Material to process —
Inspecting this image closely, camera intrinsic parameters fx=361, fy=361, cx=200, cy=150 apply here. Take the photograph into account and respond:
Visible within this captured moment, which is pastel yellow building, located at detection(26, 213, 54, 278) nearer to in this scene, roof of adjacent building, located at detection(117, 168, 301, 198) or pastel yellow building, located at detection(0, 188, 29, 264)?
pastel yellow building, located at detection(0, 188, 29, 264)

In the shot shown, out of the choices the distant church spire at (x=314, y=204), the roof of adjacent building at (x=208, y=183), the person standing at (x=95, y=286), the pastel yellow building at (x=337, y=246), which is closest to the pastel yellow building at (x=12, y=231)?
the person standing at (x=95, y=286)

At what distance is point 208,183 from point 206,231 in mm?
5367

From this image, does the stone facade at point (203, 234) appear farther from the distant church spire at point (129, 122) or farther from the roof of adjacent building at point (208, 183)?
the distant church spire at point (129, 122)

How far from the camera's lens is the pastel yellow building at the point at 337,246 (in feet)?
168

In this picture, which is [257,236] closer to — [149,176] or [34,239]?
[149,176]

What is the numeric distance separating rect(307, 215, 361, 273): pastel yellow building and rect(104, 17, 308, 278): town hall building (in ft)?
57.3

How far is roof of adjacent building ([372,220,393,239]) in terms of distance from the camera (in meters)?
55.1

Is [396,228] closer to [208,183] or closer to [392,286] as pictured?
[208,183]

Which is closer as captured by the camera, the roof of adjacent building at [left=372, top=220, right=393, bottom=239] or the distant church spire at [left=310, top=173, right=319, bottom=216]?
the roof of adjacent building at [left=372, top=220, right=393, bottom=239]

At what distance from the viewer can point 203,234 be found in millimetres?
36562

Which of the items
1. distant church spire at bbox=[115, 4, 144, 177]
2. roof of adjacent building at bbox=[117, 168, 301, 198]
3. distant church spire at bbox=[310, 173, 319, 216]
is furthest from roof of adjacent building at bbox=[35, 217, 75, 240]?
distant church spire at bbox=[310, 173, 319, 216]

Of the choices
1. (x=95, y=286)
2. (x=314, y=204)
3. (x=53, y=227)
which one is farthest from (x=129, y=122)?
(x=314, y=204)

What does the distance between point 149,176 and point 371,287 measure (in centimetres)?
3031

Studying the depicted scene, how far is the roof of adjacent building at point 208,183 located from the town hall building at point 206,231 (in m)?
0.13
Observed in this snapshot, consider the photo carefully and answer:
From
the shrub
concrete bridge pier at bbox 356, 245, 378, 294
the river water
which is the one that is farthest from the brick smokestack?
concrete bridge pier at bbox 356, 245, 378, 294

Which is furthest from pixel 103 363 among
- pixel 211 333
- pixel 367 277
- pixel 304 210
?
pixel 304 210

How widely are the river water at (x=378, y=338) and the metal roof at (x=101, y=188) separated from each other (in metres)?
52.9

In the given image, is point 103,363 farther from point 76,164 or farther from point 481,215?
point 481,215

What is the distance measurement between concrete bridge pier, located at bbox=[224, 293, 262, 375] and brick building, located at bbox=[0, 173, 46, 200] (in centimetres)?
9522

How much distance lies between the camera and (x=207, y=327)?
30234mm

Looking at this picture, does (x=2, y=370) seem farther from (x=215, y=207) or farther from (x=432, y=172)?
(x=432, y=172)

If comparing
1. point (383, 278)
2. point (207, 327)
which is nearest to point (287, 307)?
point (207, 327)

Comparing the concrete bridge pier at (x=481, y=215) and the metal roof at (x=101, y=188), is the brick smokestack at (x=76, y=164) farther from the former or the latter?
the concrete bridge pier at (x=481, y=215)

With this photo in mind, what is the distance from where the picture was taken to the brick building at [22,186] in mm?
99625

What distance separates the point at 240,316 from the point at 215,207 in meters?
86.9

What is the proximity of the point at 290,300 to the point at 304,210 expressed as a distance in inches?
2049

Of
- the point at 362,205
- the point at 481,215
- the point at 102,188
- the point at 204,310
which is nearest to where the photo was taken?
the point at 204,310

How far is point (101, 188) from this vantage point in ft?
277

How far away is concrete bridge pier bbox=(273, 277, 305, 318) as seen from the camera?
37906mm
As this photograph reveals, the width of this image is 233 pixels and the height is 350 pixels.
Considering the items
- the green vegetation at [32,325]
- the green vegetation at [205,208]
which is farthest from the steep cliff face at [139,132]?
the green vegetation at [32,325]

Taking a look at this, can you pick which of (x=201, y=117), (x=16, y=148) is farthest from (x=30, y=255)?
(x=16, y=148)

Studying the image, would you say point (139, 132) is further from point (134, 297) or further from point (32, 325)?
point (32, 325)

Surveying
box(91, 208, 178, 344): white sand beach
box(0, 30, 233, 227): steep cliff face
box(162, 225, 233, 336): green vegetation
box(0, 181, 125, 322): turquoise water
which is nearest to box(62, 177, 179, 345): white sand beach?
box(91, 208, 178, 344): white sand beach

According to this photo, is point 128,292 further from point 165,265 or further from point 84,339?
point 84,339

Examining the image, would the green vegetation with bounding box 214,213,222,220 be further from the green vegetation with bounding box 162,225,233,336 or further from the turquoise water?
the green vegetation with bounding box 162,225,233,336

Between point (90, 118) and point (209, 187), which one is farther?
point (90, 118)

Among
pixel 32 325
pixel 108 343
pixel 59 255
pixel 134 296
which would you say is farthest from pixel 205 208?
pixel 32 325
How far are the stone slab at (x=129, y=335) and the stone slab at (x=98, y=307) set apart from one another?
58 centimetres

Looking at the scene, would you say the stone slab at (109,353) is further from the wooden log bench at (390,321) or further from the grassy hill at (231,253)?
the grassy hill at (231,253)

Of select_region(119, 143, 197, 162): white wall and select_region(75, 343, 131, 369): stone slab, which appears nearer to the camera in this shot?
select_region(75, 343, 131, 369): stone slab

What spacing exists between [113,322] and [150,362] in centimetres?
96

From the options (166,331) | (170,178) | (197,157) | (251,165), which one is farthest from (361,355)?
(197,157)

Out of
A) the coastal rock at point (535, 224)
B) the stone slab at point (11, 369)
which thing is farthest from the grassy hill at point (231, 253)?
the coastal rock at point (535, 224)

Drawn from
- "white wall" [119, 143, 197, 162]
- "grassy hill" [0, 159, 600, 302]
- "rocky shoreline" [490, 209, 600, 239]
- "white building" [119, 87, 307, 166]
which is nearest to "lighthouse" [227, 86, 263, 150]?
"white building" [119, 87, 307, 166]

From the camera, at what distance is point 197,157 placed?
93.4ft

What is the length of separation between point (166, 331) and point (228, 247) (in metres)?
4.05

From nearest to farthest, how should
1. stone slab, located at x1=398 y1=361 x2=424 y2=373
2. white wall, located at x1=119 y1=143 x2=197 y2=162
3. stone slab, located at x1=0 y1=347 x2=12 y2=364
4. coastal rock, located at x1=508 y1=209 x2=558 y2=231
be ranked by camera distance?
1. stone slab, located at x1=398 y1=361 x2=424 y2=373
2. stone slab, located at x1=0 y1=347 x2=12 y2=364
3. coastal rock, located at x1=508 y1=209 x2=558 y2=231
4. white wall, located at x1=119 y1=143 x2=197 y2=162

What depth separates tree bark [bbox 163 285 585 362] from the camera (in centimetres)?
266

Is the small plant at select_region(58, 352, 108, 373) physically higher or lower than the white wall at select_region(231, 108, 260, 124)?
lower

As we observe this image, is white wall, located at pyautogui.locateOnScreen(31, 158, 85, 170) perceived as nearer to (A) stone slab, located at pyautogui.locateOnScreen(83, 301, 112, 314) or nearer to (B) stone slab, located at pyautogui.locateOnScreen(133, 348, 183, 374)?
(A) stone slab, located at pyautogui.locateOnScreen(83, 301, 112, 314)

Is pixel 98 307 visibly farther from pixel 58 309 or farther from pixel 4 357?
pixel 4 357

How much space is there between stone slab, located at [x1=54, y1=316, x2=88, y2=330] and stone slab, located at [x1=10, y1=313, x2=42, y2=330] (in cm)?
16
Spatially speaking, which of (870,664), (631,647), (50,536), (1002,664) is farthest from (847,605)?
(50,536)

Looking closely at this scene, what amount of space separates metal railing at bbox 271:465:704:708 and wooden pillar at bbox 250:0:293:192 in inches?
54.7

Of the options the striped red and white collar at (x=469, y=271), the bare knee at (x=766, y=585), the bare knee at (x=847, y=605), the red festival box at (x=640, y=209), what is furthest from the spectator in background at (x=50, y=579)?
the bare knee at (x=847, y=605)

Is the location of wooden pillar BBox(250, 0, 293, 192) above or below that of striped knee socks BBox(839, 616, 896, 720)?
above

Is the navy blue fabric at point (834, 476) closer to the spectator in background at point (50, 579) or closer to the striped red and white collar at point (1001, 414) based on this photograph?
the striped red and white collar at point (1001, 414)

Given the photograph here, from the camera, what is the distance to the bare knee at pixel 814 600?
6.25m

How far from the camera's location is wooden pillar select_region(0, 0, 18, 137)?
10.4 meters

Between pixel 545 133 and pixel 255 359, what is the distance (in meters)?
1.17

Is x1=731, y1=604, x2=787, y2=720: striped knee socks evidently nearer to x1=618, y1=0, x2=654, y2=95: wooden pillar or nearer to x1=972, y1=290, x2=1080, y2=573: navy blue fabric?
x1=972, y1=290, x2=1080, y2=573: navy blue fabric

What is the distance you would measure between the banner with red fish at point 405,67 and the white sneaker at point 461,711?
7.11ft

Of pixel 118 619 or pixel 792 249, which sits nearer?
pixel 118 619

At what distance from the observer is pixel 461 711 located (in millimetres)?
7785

Job — From the line containing "Is the location" down to the last line, reproduce the records exactly. Include both ends.

Solution for this exercise —
Is the location of wooden pillar BBox(250, 0, 293, 192) above or below that of striped knee socks BBox(839, 616, 896, 720)?
above

Is the navy blue fabric at point (834, 476) closer to the spectator in background at point (50, 579) or closer to the striped red and white collar at point (1001, 414) based on this photograph?
the striped red and white collar at point (1001, 414)

Given the photograph here, from the camera, what is the distance to the bare knee at pixel 814 600?
6.25m

How far from the camera's location is wooden pillar select_region(0, 0, 18, 137)?
10.4 meters

Between pixel 545 133 and pixel 255 359, what is the distance (in meters)?
1.17

Is x1=731, y1=604, x2=787, y2=720: striped knee socks evidently nearer to x1=618, y1=0, x2=654, y2=95: wooden pillar or nearer to x1=972, y1=290, x2=1080, y2=573: navy blue fabric?
x1=972, y1=290, x2=1080, y2=573: navy blue fabric

What is the distance you would measure between the banner with red fish at point 405,67 and the white sneaker at point 461,711?
7.11ft

Of pixel 118 619 or pixel 792 249, which sits nearer?
pixel 118 619

At what distance from the observer is pixel 461 711 located (in millimetres)?
7785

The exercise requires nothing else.